Nichtsdestotrotz: Der Ring, auch Westtangente genannt, war und bleibt eine der wichtigsten infrastrukturellen Leistungen in der Magdeburger Verkehrsgeschichte.

Die Schnellstraße entlastete den Innenstadtverkehr bereits in den 1970er- und 1980er-Jahren erheblich. Der eigentliche Bau hatte 1970 begonnen. Das erste Teilstück aus Richtung Norden der Stadt bis zur Halberstädter Straße wurde 1974 freigegeben.

Nach der kompletten Fertigstellung der Stadtautobahn, die westlich an der Innenstadt vorbeiführte, atmete Magdeburg erleichtert auf: Die Stadt war jahrelang an den verschiedensten Orten eine einzige Baustelle, traditionelle Straßen wie Adelheidring, Münchenhofstraße, Sachsenring etc. waren durchschnitten, Grundstücke einbezogen, Gebäude u. a. an der Sudenburger Wuhne abgerissen worden. Am Damaschkeplatz bot sich zeitweise ein Bild wie in den späten 1940er-Jahren.

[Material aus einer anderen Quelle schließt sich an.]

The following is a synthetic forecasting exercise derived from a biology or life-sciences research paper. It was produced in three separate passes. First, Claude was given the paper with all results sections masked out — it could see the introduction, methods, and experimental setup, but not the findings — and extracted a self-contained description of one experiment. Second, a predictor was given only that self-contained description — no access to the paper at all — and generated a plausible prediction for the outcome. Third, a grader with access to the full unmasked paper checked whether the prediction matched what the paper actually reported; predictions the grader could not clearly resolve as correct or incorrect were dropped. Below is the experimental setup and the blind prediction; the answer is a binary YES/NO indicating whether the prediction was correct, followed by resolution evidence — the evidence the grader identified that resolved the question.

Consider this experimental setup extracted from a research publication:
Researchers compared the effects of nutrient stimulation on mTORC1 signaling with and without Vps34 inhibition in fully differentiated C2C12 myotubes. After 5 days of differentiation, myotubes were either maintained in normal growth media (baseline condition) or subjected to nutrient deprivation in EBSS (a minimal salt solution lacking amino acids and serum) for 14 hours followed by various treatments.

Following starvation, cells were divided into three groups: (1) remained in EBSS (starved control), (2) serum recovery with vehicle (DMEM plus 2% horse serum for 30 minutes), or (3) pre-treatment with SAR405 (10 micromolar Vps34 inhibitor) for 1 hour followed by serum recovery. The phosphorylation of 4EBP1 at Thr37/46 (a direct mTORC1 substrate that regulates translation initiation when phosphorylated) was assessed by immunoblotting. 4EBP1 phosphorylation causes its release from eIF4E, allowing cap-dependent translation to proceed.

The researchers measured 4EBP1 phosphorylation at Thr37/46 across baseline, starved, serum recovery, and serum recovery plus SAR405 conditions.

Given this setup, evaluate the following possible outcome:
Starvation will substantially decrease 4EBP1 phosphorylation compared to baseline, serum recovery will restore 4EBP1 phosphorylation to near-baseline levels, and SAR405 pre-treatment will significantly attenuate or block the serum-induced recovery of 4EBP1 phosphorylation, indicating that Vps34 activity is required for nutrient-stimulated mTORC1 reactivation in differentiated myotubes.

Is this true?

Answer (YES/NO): NO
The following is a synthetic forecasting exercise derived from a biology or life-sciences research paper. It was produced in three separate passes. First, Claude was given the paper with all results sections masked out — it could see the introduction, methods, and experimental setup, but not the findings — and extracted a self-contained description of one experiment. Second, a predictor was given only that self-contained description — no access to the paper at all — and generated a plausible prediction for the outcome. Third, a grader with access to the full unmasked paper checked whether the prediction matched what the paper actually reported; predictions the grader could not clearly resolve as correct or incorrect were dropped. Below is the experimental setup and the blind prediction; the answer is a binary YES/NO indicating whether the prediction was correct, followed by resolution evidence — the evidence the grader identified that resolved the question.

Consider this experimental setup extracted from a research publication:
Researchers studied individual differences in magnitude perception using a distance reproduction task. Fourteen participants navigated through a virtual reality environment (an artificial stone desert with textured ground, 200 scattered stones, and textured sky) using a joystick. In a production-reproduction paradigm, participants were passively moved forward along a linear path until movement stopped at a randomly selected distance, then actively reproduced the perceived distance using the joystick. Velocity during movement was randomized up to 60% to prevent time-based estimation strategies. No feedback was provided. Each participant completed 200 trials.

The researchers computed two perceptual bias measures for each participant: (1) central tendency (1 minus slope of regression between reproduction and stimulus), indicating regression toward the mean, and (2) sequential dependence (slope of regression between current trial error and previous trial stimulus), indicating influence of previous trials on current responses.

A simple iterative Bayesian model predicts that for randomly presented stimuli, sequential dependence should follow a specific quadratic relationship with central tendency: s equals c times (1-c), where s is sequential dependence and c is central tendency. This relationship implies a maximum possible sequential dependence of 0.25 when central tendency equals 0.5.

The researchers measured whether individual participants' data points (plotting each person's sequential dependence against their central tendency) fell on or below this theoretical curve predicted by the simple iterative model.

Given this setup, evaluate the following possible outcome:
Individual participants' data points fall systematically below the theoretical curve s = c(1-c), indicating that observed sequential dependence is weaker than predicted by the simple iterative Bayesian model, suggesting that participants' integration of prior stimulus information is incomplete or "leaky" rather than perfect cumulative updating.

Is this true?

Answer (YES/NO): YES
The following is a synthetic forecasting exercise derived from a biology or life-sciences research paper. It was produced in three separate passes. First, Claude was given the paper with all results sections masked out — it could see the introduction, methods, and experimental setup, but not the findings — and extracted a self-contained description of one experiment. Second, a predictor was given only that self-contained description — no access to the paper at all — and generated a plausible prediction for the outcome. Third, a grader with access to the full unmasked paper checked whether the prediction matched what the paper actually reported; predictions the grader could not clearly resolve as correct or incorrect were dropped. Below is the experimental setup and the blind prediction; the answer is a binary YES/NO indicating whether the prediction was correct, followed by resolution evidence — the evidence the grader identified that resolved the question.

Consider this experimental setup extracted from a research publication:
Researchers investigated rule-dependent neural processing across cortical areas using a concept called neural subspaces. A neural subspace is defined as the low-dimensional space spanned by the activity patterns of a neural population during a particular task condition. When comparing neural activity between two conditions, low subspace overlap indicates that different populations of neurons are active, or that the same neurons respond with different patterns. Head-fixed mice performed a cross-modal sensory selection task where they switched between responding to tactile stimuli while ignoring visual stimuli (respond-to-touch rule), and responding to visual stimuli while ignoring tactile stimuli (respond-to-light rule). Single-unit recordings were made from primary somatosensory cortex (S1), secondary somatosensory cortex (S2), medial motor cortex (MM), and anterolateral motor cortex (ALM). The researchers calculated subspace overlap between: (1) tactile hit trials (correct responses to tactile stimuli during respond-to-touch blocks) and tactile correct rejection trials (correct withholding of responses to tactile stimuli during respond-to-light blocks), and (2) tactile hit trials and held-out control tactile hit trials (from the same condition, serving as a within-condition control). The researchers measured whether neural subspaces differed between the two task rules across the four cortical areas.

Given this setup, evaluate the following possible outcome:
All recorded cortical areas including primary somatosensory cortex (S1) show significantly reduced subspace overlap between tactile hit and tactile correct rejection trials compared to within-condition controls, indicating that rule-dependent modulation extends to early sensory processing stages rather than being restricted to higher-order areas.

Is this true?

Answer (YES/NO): YES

Der Aufwand lohnte: Nun rollte der Strom der Trabis, Wartburgs, Skodas und der Schwerlastverkehr statt auf der verstopften Lübecker Straße über die Stadtautobahn reibungslos. Fast jedenfalls! Denn erst in den 1990er-Jahren konnten nach dem Bau von Brücken (u. a. Lorenzweg, Mittagstraße) die ersten Ampeln abgeschaltet werden. Auch die Leitplanken wurden erst nach der Wende installiert.

Der Magdeburger Ring von heute verfügt über 15 Auf- und Abfahrten, einige, wie an der Brenneckestraße, wurden erst in den letzten 10 Jahren geschaffen. Über die Stadtautobahn fahren heute täglich 70 000 Fahrzeuge, sie wird von insgesamt zwölf Brücken überquert. Nach Abschalten der Beleuchtung im Jahr 2001 aus finanziellen Gründen ging erst Ende 2014 das Licht wieder an.

Die auf Energiesparlampen umgerüstete Beleuchtung verleiht der längsten Autostraße Magdeburgs nun auch wieder ihr höchst verdientes Großstadtflair, ein Wunsch vieler Magdeburger.